### Compiti ed esercizi
1. Rispondi a queste domande sull'articolo dedicato al ritiro della Diocesi di Torino per coppie gay:
(a) Chi ha scritto l'articolo?
(b) Da quanti anni don Gianluca Carrega porta avanti il suo lavoro a Torino?
(c) Dopo l'entrata in vigore di quale legge le persone omosessuali e lesbiche hanno diritto a unirsi civilmente?
2. Prosegui l'articolo sul ritiro della Diocesi di Torino per coppie gay, riprendendo subito dopo la sua ultima frase.
### Brano proposto ###
“Degni di fedeltà”. Il ritiro della Diocesi di Torino per coppie gay e i loro familiari
Articolo di Emmanuela Banfo pubblicato sul sito del Corriere della sera – cronaca di Torino il 3 febbraio 2018
Care coppie gay, uscite dalla clandestinità, siate fedeli l’uno all’altro e amatevi. Può essere riassunto in questi termini il senso del lavoro che don Gianluca Carrega sta portando avanti da cinque anni a Torino. È l’unico in Italia incaricato dalla Diocesi a seguire le persone omosessuali e lesbiche che, dopo l’ entrata in vigore della legge Cirinnà, hanno diritto a unirsi civilmente. Per loro la Chiesa cattolica non riserva corsi di preparazione al matrimonio, come invece prevedono altre Chiese in ambito cristiano, in quanto non riconoscono alle unioni la medesima sacralità.
### Dati estratti ###
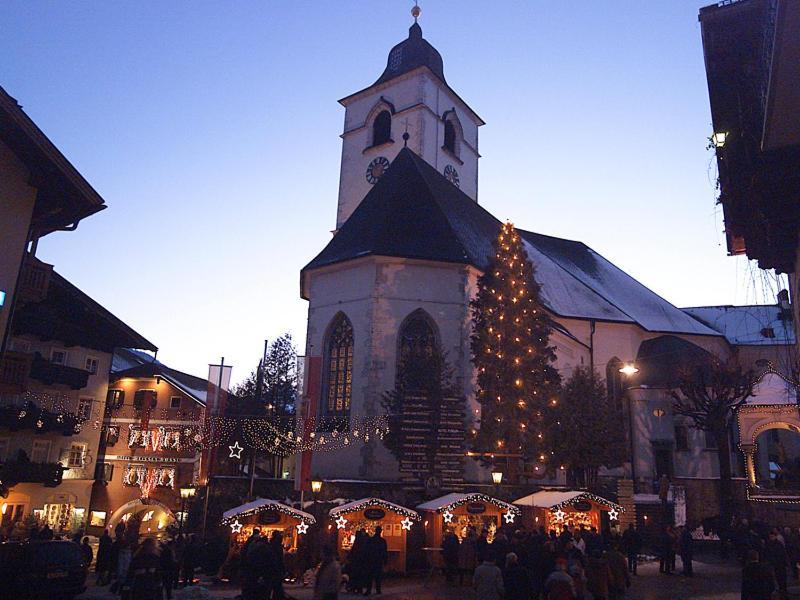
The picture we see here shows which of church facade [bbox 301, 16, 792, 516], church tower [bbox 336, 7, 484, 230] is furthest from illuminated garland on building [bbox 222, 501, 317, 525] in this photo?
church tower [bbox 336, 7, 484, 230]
###
### Dati estratti ###
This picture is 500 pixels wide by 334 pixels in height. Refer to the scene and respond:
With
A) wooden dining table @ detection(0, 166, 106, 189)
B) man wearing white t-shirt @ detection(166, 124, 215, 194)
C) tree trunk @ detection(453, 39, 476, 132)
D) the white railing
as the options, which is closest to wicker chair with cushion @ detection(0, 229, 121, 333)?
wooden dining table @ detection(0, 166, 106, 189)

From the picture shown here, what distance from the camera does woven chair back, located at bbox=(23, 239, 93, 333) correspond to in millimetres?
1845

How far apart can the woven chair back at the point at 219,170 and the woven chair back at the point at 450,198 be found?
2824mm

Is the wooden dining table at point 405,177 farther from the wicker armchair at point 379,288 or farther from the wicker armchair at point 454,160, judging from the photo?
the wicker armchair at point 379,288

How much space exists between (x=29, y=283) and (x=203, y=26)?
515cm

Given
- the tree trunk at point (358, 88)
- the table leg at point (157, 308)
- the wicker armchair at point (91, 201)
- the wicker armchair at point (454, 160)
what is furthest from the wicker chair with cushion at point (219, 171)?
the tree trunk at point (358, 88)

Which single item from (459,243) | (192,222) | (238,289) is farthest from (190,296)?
###
### Dati estratti ###
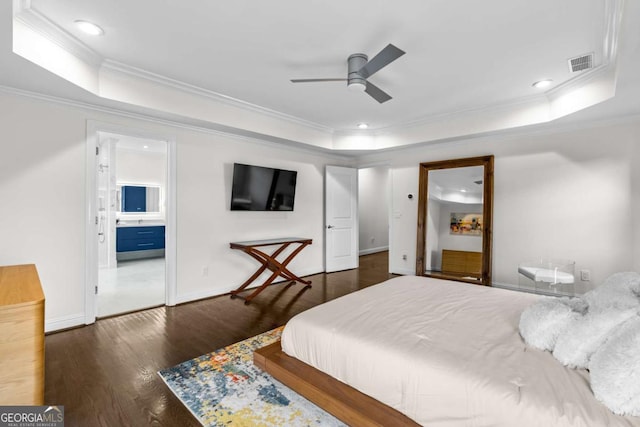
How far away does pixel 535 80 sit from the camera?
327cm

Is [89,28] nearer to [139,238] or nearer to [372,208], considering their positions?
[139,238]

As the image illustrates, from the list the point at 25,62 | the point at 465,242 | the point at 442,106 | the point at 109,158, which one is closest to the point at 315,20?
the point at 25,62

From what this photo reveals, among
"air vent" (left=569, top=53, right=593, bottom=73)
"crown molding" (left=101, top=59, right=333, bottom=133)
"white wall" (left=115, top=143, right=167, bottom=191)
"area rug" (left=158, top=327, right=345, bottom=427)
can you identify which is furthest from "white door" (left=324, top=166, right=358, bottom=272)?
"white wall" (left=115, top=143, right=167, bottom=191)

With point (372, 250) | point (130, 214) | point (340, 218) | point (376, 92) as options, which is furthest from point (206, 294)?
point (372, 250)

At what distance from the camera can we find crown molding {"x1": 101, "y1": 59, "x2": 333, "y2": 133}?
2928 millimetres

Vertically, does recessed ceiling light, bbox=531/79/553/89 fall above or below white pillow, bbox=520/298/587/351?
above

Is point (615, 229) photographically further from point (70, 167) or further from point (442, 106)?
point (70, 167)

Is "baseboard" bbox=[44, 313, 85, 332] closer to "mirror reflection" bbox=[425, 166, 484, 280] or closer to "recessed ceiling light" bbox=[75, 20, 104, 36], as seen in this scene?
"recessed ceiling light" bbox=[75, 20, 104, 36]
###
### Risposte numerate
1.
(a) Emmanuela Banfo.
(b) Da cinque anni.
(c) La legge Cirinnà.

2.
Tuttavia «a noi interessa – spiega don Carrega – che proseguano il loro cammino di fede e che si domandino che cosa vuol dire condividere la propria esistenza alla luce del Vangelo». I principi che stanno alla base di una vita a due sono uguali a quelli delle coppie eterosessuali, a partire dalla fedeltà, come patto di reciproco rispetto. Nessuna colpevolizzazione, anzi «è importante che abbiano consapevolezza e il coraggio di esplicitarla, a partire dagli stessi famigliari».
I genitori
Punto dolens, infatti, sono spesso i genitori. «Non è sufficiente – rileva il sacerdote – essere credenti per capire e accogliere figli gay. Anche loro hanno bisogno di essere accompagnati in un percorso che faccia loro capire di non essere di fronte a una tragedia. Durante i nostri incontri alcuni accettano di portare la loro testimonianza ad altri genitori che si trovano in una situazione analoga e che hanno difficoltà ad accettarla».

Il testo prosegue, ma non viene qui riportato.